* BRIEF:
Extend the post arguing for a voice operating system, continuing after its final paragraph in the same first-person voice.

Why We Need a Voice OS: Beyond the Cursor Interface
General ·For the past couple of weeks I’ve been actively working on a speech recognition and dictation app. Along the way I keep getting ideas for new features. For example, I immediately added an output processing option where you can enter a prompt and it’ll run your transcript through GPT.
Spinning up all these ideas in my head, seasoning them with content from my info feed, I came to the conclusion that the voice OS concept — or a voice operating system — isn’t actually crazy!
I’ve noticed that many people are starting to use Cursor as the central hub for organizing their life and business. They store information about themselves, their projects, connect various MCPs and agents, fully managing their lives through this interface. Example 1 and example two.
But Cursor’s current interface is unnecessary. It shouldn’t be like this. Users don’t need all that scaffolding. You shouldn’t have to launch a separate project in Cursor to get started — it rips you out of context.
When I started dictating more with my voice, I got the urge to press fewer buttons, got lazy about opening files and programs. From there comes the idea of a voice assistant built into the system. If you develop that thought, it becomes clear that we don’t really need the whole interface, except for situations that require visual interaction.

* DATA RECORDS:
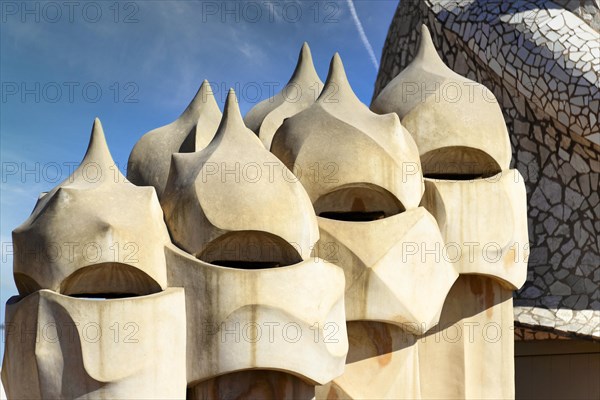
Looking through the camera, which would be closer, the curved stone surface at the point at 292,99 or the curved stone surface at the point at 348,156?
the curved stone surface at the point at 348,156

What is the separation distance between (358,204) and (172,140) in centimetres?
215

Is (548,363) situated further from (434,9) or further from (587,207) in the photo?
(434,9)

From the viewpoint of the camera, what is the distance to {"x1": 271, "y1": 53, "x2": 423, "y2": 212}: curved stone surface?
8.62 meters

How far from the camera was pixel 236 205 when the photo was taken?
7.48m

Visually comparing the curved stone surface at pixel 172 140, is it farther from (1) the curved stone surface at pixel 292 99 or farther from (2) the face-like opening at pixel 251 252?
(2) the face-like opening at pixel 251 252

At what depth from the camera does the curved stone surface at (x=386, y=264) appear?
857cm

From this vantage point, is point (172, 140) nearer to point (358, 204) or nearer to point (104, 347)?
point (358, 204)

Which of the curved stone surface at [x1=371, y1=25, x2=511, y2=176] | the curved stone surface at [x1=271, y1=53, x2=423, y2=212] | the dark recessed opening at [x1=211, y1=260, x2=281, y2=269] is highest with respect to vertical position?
the curved stone surface at [x1=371, y1=25, x2=511, y2=176]

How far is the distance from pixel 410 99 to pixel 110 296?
13.8 ft

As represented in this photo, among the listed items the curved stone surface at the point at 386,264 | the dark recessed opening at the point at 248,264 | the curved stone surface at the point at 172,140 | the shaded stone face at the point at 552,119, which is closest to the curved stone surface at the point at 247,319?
the dark recessed opening at the point at 248,264

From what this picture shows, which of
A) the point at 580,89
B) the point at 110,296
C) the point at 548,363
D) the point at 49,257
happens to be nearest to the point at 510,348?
the point at 548,363

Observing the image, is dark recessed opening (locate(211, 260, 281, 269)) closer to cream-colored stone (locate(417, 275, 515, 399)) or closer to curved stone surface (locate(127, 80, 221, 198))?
curved stone surface (locate(127, 80, 221, 198))

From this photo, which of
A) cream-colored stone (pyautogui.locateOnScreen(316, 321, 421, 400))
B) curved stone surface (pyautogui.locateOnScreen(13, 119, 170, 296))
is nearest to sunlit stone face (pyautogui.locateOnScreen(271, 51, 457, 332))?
cream-colored stone (pyautogui.locateOnScreen(316, 321, 421, 400))

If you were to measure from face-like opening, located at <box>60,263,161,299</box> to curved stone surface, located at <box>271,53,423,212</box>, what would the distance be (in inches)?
79.0
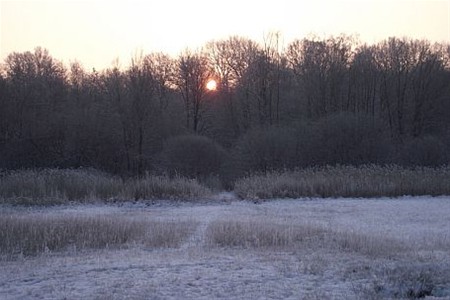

* REPLY:
As a user, I want to always have access to my database and knowledge. A simple dictation and speech recognition app can easily become a tool where you can give commands and connect MCPs and agents. You can say “in such-and-such project add such-and-such task” and overall the agent has enough intelligence and tools to find your project and make some changes there.
I want to automate managing various interfaces and agents and make it accessible through natural human interfaces. We can’t create universal physical buttons to control everything with our hands, but we can already control many tasks with our voice.
For example, I’d like to reply to emails by voice. Sure, I open the email client with a mouse, but then I don’t need to click through folders, search for emails. It’s enough to tell the voice agent to open an email from a specific person and draft a reply, schedule a meeting — that would be perfect.
The Voice OS operating system concept fits this vision of the future. Curious what you think about this, cool or sketchy?